— Brief —
Check each line of the records below and collect those holding "Zealand".

[Stored items]
_ _ _ _ _ _ _
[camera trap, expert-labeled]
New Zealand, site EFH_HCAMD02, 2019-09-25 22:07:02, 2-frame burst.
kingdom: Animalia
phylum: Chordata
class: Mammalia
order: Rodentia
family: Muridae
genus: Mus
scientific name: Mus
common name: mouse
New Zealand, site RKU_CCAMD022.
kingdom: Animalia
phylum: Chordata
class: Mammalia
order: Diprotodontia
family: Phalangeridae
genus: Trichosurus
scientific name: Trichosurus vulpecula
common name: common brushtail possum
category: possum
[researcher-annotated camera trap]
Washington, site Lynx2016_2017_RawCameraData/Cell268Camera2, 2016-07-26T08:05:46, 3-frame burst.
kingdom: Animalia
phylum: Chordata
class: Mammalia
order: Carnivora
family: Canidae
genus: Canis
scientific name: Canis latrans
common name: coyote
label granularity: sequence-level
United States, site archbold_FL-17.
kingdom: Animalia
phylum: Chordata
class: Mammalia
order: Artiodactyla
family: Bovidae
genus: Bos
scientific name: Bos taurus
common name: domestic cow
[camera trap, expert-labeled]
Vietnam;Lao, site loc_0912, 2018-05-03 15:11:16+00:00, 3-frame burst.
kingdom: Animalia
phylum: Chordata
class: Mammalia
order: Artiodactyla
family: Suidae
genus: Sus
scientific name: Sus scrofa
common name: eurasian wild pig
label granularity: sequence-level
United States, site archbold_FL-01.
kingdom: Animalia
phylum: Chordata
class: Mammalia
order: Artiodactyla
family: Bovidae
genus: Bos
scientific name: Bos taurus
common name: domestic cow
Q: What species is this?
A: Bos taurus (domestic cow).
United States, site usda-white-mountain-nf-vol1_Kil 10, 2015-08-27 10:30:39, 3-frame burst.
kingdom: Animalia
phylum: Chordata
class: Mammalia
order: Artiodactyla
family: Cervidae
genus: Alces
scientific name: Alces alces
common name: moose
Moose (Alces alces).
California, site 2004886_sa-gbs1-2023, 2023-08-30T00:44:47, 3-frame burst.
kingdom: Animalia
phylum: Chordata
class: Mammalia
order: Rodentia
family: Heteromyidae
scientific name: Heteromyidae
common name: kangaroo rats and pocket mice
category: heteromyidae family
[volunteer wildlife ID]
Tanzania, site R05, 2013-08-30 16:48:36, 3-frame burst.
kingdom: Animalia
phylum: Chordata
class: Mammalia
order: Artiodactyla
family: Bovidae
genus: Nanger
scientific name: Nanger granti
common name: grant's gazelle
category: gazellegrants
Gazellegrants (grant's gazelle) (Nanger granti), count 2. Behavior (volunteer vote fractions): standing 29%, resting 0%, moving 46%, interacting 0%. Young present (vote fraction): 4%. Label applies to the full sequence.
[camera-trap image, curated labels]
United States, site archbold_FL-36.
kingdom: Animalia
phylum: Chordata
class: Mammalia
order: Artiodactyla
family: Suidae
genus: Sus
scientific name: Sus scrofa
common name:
_ _ _ _ _ _ _
— Exercise solution —
New Zealand, site EFH_HCAMD02, 2019-09-25 22:07:02, 2-frame burst.
New Zealand, site RKU_CCAMD022.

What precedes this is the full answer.